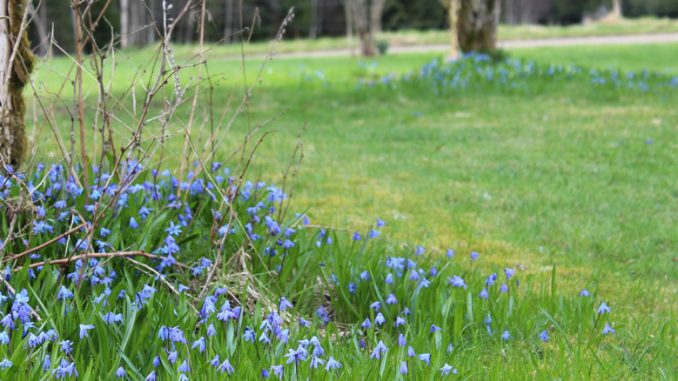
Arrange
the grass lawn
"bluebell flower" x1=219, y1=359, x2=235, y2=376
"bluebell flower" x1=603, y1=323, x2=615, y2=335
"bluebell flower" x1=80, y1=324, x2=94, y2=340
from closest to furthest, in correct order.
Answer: "bluebell flower" x1=219, y1=359, x2=235, y2=376
"bluebell flower" x1=80, y1=324, x2=94, y2=340
"bluebell flower" x1=603, y1=323, x2=615, y2=335
the grass lawn

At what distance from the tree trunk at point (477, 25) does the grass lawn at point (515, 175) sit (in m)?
2.32

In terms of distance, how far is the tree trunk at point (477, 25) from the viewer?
42.1 feet

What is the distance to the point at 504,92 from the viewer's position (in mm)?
10844

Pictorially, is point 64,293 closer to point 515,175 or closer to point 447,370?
point 447,370

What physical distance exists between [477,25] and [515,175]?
21.7ft

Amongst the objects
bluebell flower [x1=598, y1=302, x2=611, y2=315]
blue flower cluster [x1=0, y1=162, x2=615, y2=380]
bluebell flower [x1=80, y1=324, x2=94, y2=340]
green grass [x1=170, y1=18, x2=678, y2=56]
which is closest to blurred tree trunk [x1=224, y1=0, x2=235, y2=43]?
green grass [x1=170, y1=18, x2=678, y2=56]

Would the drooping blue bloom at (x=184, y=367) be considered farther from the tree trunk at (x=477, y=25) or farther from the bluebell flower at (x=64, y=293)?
the tree trunk at (x=477, y=25)

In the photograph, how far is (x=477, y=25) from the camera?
512 inches

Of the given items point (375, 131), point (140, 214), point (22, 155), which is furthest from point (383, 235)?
point (375, 131)

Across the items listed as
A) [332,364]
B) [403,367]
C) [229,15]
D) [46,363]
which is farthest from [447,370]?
[229,15]

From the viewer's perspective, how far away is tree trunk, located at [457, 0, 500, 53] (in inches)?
505

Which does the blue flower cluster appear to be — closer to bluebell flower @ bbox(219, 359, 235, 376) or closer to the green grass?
bluebell flower @ bbox(219, 359, 235, 376)

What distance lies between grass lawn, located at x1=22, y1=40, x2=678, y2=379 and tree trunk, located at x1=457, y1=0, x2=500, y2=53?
2318 millimetres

______________________________

Please copy every item above word for word, leaving out the pictures.

Arrange
the grass lawn
"bluebell flower" x1=219, y1=359, x2=235, y2=376
"bluebell flower" x1=603, y1=323, x2=615, y2=335
"bluebell flower" x1=80, y1=324, x2=94, y2=340
from closest to furthest, in correct order.
Answer: "bluebell flower" x1=219, y1=359, x2=235, y2=376
"bluebell flower" x1=80, y1=324, x2=94, y2=340
"bluebell flower" x1=603, y1=323, x2=615, y2=335
the grass lawn

At what distance from the tree trunk at point (477, 25) does the grass lawn at point (515, 175) sit (in m)?
2.32

In terms of distance, how far is the tree trunk at point (477, 25) from the viewer?
42.1 feet

What is the distance to the point at 504,92 from the viewer's position (in mm)?
10844

Pictorially, is point 64,293 closer to point 515,175 or closer to point 447,370?
point 447,370

What physical distance exists between [477,25] and [515,175]?
21.7ft

Amongst the objects
bluebell flower [x1=598, y1=302, x2=611, y2=315]
blue flower cluster [x1=0, y1=162, x2=615, y2=380]
bluebell flower [x1=80, y1=324, x2=94, y2=340]
green grass [x1=170, y1=18, x2=678, y2=56]
which is closest to blurred tree trunk [x1=224, y1=0, x2=235, y2=43]?
green grass [x1=170, y1=18, x2=678, y2=56]

Would the drooping blue bloom at (x=184, y=367) be considered farther from the tree trunk at (x=477, y=25) or farther from the bluebell flower at (x=64, y=293)?
the tree trunk at (x=477, y=25)

In the photograph, how far is (x=477, y=25) from the camera?
512 inches

Of the given items point (375, 131), point (140, 214), point (22, 155), which is furthest from point (383, 235)?
point (375, 131)

Across the items listed as
A) [332,364]
B) [403,367]
C) [229,15]
D) [46,363]
which is farthest from [447,370]?
[229,15]

From the viewer's perspective, how far away is tree trunk, located at [457, 0, 500, 53] (in inches)?
505

Which does the blue flower cluster appear to be — closer to bluebell flower @ bbox(219, 359, 235, 376) or closer to the green grass?
bluebell flower @ bbox(219, 359, 235, 376)

What distance lies between grass lawn, located at x1=22, y1=40, x2=678, y2=379 and tree trunk, located at x1=457, y1=0, x2=500, y2=53?
2318 millimetres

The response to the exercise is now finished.